Holden Name will Hold On

Holden Name will Hold On

With the sad news that Holden will stop its Australian manufacturing in 2017, the next question is what will happen to all those Holden Dealerships? Well the answer is nothing.

Much like Nissan and Mitsubishi, who also closed their Australian manufacturing operations, Holden will still be selling cars, just not Australian built cars. The biggest casualty will be the Commodore brand that has been around since 1978 and has become an Australian icon.

It may be hard to find any good points in the this news but the main positive is if you own a new Holden Commodore or Cruze you will continue to get factory support for ten years after the plant closures in 2017. This is a legal requirement and standard for all cars that go out of production. After ten years you usually find most parts being produced by aftermarket parts suppliers. The fact is most models in the Holden range are built overseas anyway and won’t be affected by the plant closures.

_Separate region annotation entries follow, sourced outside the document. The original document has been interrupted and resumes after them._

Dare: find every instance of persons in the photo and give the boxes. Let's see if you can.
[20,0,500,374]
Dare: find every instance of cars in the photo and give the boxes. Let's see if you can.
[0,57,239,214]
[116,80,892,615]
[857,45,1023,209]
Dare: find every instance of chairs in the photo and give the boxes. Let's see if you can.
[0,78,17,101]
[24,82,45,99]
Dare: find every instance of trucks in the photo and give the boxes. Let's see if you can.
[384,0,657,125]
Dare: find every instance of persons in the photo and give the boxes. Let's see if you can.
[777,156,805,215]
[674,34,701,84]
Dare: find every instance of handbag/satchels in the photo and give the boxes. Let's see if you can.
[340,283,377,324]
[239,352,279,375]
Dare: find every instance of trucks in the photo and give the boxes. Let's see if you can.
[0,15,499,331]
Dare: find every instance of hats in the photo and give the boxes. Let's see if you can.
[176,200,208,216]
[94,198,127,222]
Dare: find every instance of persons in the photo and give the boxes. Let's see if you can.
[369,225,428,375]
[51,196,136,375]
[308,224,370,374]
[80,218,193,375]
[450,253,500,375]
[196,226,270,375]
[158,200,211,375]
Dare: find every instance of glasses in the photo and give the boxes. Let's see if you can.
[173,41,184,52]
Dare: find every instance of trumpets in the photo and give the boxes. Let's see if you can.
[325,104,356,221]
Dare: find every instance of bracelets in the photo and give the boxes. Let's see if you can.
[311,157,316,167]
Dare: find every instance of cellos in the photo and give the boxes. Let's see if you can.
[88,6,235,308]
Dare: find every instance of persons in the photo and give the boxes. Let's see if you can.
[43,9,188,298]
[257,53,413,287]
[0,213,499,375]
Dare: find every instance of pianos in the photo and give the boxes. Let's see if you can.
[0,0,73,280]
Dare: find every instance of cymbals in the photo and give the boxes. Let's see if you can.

The biggest problem facing owners of the Commodore in particular is resale value. Commodore sales have been struggling for a while now and resale prices on used Commodores have been on the slide. The news of the model’s demise will not help and selling used Commodores, and Falcons for that matter, will likely get even harder.  And if you think there will be some big savings on new Commodores, Holden says its pricing strategy remains unchanged. We’ll see how long that stance lasts.

In the mean time, the Australian Government will be working very hard to keep Toyota from going the same way as Ford and Holden. This is going to be an uphill battle as it’s unlikely there will be enough volume to keep Australian based component manufacturers in business.